Sualtı arkeolojisi ve biyolojisi haritalaştırılacak
WWF Akdeniz Ofisi Temsilcisi Dr. Paolo Guglıelmı Mudanya’da su altı arkeolojisinin yanı sıra deniz biyolojisi konusunda çalışma yapılarak gizli hazinesinin ortaya çıkarılabileceğini vurguladı. Dr. Guglıelmı, “Deniz biyolojik çeşitlilik alanlarının bulunarak haritalaştırılacak. Halihazırda bilinen kıyı kirliliği kaynaklarına ve sonradan tespit edilenlere müdahale edilebilecek. Kıyı alanları ve nehir yatakları boyunca mevcut olan boru hatları ve drenajlar üzerinde araştırmalar yapılacak. Bilimsel ve eğitimsel dalışlar da mümkün olabilecektir” ifadelerini kullandı.
Mudanya’ya bilimsel dalış merkezi kuruluyor
International School for Scientific Diving Bilimsel Dalış Okulu Kurucu Başkanı Prof. Luıgı Cınellı ise, Mudanya sahil şeridinde yüksek deniz biyolojik çeşitlilik alanlarının belirlenmesi ve Tirilye’de sualtı bilimsel dalış ve arkeolojisi eğitim merkezinin oluşturulması ile ilgili proje hazırladıklarını belirtti. Cınelli, “Projemiz, yüksek biyolojik çeşitliliğe sahip deniz alanlarının belirlenmesi ve haritalanması, denizde yasa dışı kirletici deşarjların belirlenmesi ve haritalandırılması, Tirilye Taş Mektep’te ilk Bilimsel Dalış Merkezi kurarak Marmara Denizi’nde ilk Deniz Koruma Alanı’nı oluşturulmasını kapsıyor. Bu sayede tüm Marmara’nın su altı haritasını çıkarabilecek, korumalı deniz alanları oluşturulabilecek” ifadelerini kullandı.
Mudanya sualtı arkeolojisi zengin antik bir liman kenti
Uludağ Üniversitesi Sualtı Arkeoloji bölümünden Yrd. Doç. Dr. Serkan Gündüz Mudanya kıyılarının arkeolojik kültür mirasını anlattı. Mudanya’nın antik liman kentlerine sahip bir kent olduğunu ifade eden Gündüz, Akdeniz medeniyetlerinin Marmara Denizi kıyılarında birçok koloni kenti kurduklarını, Mudanya’nın merkezde Myrleia’nın yanı sıra Daskyleion/Eşkel, Ketendere ve Caesareia Germanica/ Kapanca’da da liman kentleri bulunduğunu ve su altı arkeolojisi açısından zengin olduğunu belirtti.

····················

Mudanya'daki sualtı çalışmalarını anlatan metne göre aşağıdaki soruları yanıtlayın.
1. Kıyı alanları ve nehir yatakları boyunca nelerin üzerinde araştırma yapılacaktır?
2. İlk Bilimsel Dalış Merkezi nerede kurulacaktır?
3. Mudanya'nın merkezindeki antik liman kentinin adı nedir?

| Verilen kayıtlar |
····················

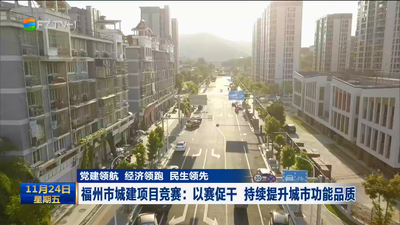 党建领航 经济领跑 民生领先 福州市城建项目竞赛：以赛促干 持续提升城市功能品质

····················

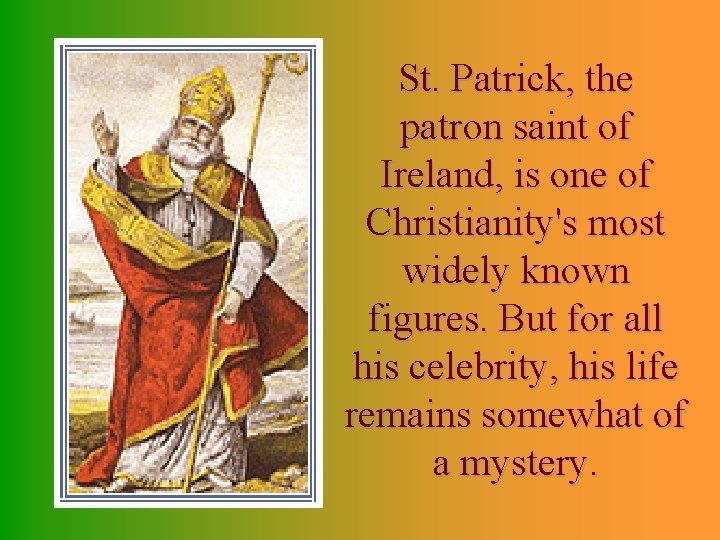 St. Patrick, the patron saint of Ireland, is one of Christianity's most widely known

····················

| Tamamlanmış görev |
1. Boru hatları ve drenajlar üzerinde.
2. Tirilye Taş Mektep'te.
3. Myrleia.